Entries on spatial positioning:
════

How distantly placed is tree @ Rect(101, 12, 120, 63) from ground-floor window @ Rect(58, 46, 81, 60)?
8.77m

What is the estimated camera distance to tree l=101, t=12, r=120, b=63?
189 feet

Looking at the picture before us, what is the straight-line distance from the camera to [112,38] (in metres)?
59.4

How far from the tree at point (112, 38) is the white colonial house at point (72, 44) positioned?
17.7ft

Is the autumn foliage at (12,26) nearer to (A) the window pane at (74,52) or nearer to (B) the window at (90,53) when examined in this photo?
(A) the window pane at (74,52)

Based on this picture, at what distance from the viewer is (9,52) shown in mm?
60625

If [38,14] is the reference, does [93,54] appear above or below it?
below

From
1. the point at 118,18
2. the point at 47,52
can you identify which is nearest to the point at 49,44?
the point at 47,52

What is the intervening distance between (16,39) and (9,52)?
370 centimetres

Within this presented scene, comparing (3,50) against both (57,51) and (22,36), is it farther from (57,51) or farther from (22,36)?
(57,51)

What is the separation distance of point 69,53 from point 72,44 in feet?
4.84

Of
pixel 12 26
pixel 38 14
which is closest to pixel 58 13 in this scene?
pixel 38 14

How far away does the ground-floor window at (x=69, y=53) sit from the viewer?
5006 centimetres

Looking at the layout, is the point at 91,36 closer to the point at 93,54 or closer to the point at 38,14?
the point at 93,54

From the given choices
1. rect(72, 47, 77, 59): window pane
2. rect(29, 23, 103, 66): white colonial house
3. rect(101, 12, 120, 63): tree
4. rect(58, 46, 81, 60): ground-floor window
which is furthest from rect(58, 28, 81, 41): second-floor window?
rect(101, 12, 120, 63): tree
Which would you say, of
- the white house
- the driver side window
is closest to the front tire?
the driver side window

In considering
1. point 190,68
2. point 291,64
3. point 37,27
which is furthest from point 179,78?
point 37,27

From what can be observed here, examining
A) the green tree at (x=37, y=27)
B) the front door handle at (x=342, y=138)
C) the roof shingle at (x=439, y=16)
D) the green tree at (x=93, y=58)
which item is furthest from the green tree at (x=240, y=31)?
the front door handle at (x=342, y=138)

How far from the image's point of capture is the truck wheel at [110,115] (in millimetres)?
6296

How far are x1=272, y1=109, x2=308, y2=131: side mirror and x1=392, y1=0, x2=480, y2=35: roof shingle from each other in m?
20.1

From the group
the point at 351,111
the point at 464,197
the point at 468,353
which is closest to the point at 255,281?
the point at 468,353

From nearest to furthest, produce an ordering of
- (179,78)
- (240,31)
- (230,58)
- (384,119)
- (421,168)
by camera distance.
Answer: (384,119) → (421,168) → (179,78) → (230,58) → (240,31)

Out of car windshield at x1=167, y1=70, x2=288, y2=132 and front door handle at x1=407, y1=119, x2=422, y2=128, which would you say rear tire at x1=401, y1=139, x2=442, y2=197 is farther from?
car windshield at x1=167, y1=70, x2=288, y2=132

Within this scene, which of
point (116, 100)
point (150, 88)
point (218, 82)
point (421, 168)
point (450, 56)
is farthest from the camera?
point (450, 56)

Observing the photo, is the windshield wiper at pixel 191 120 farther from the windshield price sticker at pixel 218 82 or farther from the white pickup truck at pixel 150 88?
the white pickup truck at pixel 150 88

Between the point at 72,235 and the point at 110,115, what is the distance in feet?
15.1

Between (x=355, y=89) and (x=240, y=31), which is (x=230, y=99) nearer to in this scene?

════

§ **Aim**: Every record above needs to be repeated word for word.

§ **Right answer**:
How distantly placed is tree @ Rect(101, 12, 120, 63) from ground-floor window @ Rect(58, 46, 81, 60)?
8.77m

What is the estimated camera distance to tree l=101, t=12, r=120, b=63?
189 feet

Looking at the picture before us, what is the straight-line distance from the camera to [112,38] (in metres)?
59.4

How far from the tree at point (112, 38) is the white colonial house at point (72, 44) positioned?
17.7ft

Is the autumn foliage at (12,26) nearer to (A) the window pane at (74,52) or nearer to (B) the window at (90,53) when examined in this photo?
(A) the window pane at (74,52)

Based on this picture, at what distance from the viewer is (9,52) shown in mm?
60625

If [38,14] is the reference, does [93,54] appear above or below it?
below

From
1. the point at 118,18
2. the point at 47,52
can you identify which is nearest to the point at 49,44?
the point at 47,52

What is the intervening distance between (16,39) and (9,52)?
370 centimetres

Within this presented scene, comparing (3,50) against both (57,51) and (22,36), is it farther from (57,51) or farther from (22,36)?
(57,51)

What is the separation distance of point 69,53 from point 72,44 in feet?
4.84

Of
pixel 12 26
pixel 38 14
which is closest to pixel 58 13 in this scene?
pixel 38 14

How far away does the ground-floor window at (x=69, y=53) sit from the viewer?
5006 centimetres

Looking at the layout, is the point at 91,36 closer to the point at 93,54 or closer to the point at 38,14?
the point at 93,54

From the given choices
1. rect(72, 47, 77, 59): window pane
2. rect(29, 23, 103, 66): white colonial house
3. rect(101, 12, 120, 63): tree
4. rect(58, 46, 81, 60): ground-floor window
which is furthest from rect(58, 28, 81, 41): second-floor window?
rect(101, 12, 120, 63): tree
Which would you say, of
- the white house
- the driver side window
is closest to the front tire?
the driver side window

In considering
1. point 190,68
2. point 291,64
3. point 37,27
which is furthest from point 179,78?
point 37,27

From what can be observed here, examining
A) the green tree at (x=37, y=27)
B) the front door handle at (x=342, y=138)
C) the roof shingle at (x=439, y=16)
D) the green tree at (x=93, y=58)
which item is furthest from the green tree at (x=240, y=31)?
the front door handle at (x=342, y=138)

How far from the image's point of capture is the truck wheel at [110,115] (in millimetres)?
6296

How far are x1=272, y1=109, x2=308, y2=131: side mirror and x1=392, y1=0, x2=480, y2=35: roof shingle from each other in m?
20.1

From the group
the point at 351,111
the point at 464,197
the point at 468,353
which is closest to the point at 255,281?
the point at 468,353

From nearest to furthest, produce an ordering of
- (179,78)
- (240,31)
- (230,58)
- (384,119)
- (421,168)
by camera distance.
Answer: (384,119) → (421,168) → (179,78) → (230,58) → (240,31)

Out of car windshield at x1=167, y1=70, x2=288, y2=132 and front door handle at x1=407, y1=119, x2=422, y2=128, which would you say rear tire at x1=401, y1=139, x2=442, y2=197 is farther from?
car windshield at x1=167, y1=70, x2=288, y2=132

Within this scene, which of
point (116, 100)
point (150, 88)
point (218, 82)
point (421, 168)
point (450, 56)
is farthest from the camera?
point (450, 56)

Observing the photo, is the windshield wiper at pixel 191 120 farther from the windshield price sticker at pixel 218 82 or farther from the white pickup truck at pixel 150 88?
the white pickup truck at pixel 150 88

Between the point at 72,235 and the point at 110,115, what is the distance in feet?
15.1

Between (x=355, y=89) and (x=240, y=31), which is (x=230, y=99) nearer to in this scene?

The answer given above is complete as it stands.